---- Raw data

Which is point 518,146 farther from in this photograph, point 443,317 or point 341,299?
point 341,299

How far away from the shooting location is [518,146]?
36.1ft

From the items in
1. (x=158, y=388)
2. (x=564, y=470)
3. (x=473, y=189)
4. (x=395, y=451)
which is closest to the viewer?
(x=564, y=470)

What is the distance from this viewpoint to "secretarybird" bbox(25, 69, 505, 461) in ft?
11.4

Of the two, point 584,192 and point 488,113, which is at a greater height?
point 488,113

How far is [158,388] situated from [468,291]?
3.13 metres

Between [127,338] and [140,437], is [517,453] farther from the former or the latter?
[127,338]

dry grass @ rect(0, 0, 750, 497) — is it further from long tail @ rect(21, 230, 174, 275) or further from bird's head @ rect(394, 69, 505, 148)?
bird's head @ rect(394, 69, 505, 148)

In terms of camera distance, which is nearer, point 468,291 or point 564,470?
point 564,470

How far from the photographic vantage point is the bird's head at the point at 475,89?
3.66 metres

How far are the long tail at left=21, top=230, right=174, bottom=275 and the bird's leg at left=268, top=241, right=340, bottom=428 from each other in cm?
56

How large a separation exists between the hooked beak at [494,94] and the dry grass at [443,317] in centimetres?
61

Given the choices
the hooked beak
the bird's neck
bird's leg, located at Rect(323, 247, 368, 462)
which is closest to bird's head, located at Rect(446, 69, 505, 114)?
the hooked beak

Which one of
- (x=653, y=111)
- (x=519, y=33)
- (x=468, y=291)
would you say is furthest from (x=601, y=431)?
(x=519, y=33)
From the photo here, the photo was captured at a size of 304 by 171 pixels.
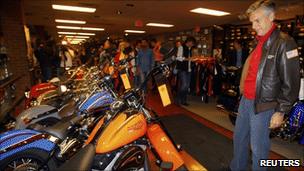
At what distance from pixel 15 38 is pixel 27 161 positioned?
4.86 meters

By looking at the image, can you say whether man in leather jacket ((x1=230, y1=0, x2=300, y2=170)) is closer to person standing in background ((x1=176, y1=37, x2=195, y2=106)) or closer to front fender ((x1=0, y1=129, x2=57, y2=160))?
front fender ((x1=0, y1=129, x2=57, y2=160))

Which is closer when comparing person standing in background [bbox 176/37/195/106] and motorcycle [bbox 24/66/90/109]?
motorcycle [bbox 24/66/90/109]

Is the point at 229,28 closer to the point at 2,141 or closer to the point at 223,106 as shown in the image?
the point at 223,106

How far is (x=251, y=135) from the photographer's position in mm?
1744

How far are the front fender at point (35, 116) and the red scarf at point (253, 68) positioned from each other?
208 cm

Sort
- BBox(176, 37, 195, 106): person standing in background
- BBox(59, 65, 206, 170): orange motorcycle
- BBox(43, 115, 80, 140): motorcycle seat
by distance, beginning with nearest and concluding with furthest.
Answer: BBox(59, 65, 206, 170): orange motorcycle → BBox(43, 115, 80, 140): motorcycle seat → BBox(176, 37, 195, 106): person standing in background

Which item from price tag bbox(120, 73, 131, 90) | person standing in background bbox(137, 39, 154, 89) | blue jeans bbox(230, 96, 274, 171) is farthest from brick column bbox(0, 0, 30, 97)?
blue jeans bbox(230, 96, 274, 171)

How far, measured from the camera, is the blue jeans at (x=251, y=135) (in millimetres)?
1670

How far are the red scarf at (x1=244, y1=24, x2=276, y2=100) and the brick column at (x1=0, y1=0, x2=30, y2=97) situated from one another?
18.0 ft

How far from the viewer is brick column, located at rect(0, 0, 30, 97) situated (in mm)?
5230

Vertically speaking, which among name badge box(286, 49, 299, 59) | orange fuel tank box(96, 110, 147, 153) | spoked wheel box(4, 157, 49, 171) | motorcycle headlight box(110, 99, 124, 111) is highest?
name badge box(286, 49, 299, 59)

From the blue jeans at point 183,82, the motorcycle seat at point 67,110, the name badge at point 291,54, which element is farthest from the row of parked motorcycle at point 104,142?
the blue jeans at point 183,82

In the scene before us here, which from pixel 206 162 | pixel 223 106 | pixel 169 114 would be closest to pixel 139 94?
pixel 206 162

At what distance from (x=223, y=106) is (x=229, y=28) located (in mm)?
6682
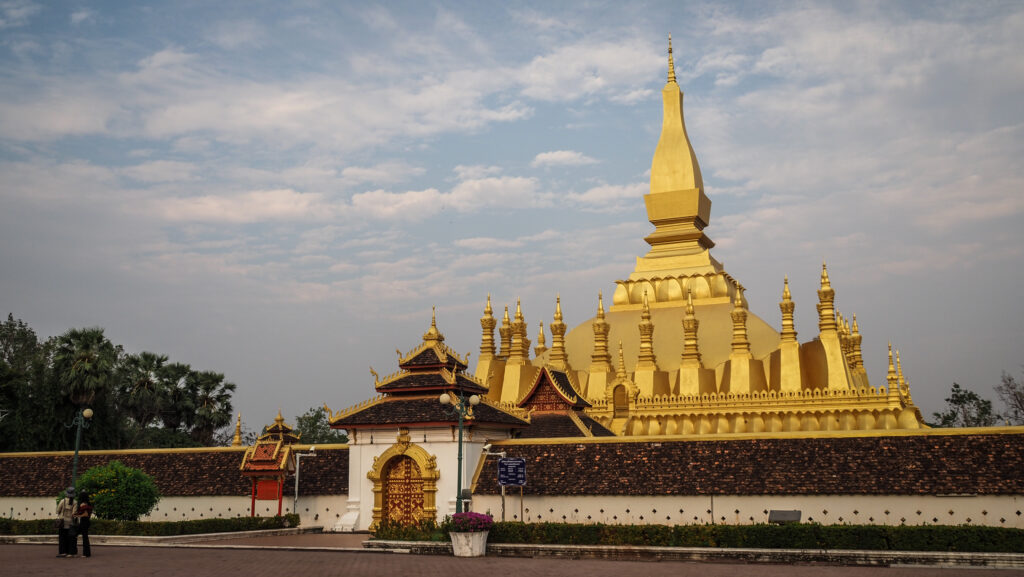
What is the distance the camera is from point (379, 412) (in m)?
30.2

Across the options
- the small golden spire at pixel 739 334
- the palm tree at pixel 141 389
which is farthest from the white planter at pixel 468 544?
the palm tree at pixel 141 389

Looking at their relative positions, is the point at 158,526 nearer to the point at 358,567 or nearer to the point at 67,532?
the point at 67,532

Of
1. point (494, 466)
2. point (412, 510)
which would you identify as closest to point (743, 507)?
point (494, 466)

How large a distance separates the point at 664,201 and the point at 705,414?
1604cm

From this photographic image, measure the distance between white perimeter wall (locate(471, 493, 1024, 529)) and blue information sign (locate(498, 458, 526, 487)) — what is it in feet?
6.49

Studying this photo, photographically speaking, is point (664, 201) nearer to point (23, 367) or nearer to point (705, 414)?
point (705, 414)

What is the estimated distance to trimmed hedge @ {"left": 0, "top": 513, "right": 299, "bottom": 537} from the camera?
88.4 ft

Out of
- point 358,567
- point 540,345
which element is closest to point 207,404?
point 540,345

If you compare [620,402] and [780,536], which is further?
[620,402]

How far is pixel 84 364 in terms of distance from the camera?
44719 millimetres

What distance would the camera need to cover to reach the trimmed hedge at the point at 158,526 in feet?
88.4

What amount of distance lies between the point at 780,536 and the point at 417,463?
11474 mm

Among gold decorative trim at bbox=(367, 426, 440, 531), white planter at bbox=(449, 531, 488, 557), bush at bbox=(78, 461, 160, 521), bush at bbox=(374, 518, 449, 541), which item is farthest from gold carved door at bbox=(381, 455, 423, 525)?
bush at bbox=(78, 461, 160, 521)

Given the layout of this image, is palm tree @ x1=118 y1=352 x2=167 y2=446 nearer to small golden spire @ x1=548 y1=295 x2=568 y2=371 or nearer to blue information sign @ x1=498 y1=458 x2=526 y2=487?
small golden spire @ x1=548 y1=295 x2=568 y2=371
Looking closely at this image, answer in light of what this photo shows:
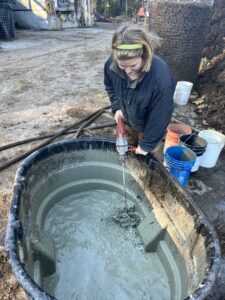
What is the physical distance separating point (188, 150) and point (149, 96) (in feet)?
3.81

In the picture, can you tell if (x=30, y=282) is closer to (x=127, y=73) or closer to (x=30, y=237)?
(x=30, y=237)

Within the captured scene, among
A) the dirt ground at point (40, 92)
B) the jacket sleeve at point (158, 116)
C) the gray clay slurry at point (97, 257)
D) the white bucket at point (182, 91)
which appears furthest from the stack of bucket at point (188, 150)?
the white bucket at point (182, 91)

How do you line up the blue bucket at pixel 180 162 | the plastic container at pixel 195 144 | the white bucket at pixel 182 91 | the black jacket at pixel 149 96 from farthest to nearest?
the white bucket at pixel 182 91 < the plastic container at pixel 195 144 < the blue bucket at pixel 180 162 < the black jacket at pixel 149 96

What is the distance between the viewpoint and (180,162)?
3.04 metres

--------

Quote the data verbatim, starting at the line that contains "How far from the photographic" and stopping after the line that contains "Answer: BBox(59, 65, 206, 170): orange". Leave the pictures out.

How far from the photographic vantage point is the bird's head at the point at 475,89?
3.66 metres

How far are the long tail at left=21, top=230, right=174, bottom=275 and the bird's leg at left=268, top=241, right=340, bottom=428 from each other in cm?
56

How large a separation exists between the hooked beak at [494,94] and the dry grass at [443,317] in centimetres?
61

Given the choices
the hooked beak
the bird's neck
bird's leg, located at Rect(323, 247, 368, 462)
which is closest to bird's head, located at Rect(446, 69, 505, 114)?
the hooked beak

Which one of
- (x=653, y=111)
- (x=519, y=33)
- (x=468, y=291)
would you say is furthest from (x=601, y=431)?
(x=519, y=33)
From the photo here, the photo was captured at a size of 304 by 171 pixels.
At what distance from pixel 15 38 is pixel 27 161 positioned?
4.86 meters

By looking at the image, can you say whether man in leather jacket ((x1=230, y1=0, x2=300, y2=170)) is closer to person standing in background ((x1=176, y1=37, x2=195, y2=106)) or closer to front fender ((x1=0, y1=129, x2=57, y2=160))?
front fender ((x1=0, y1=129, x2=57, y2=160))

Which is closer when comparing person standing in background [bbox 176/37/195/106] and motorcycle [bbox 24/66/90/109]?
motorcycle [bbox 24/66/90/109]

Is the point at 229,28 closer to the point at 2,141 or closer to the point at 223,106 as shown in the image?
the point at 223,106

How far is (x=251, y=135) from the photographer's position in mm?
1744

How far are the front fender at point (35, 116) and the red scarf at point (253, 68) positioned from each other?
208 cm

Sort
- BBox(176, 37, 195, 106): person standing in background
- BBox(59, 65, 206, 170): orange motorcycle
- BBox(43, 115, 80, 140): motorcycle seat
by distance, beginning with nearest and concluding with furthest.
Answer: BBox(59, 65, 206, 170): orange motorcycle → BBox(43, 115, 80, 140): motorcycle seat → BBox(176, 37, 195, 106): person standing in background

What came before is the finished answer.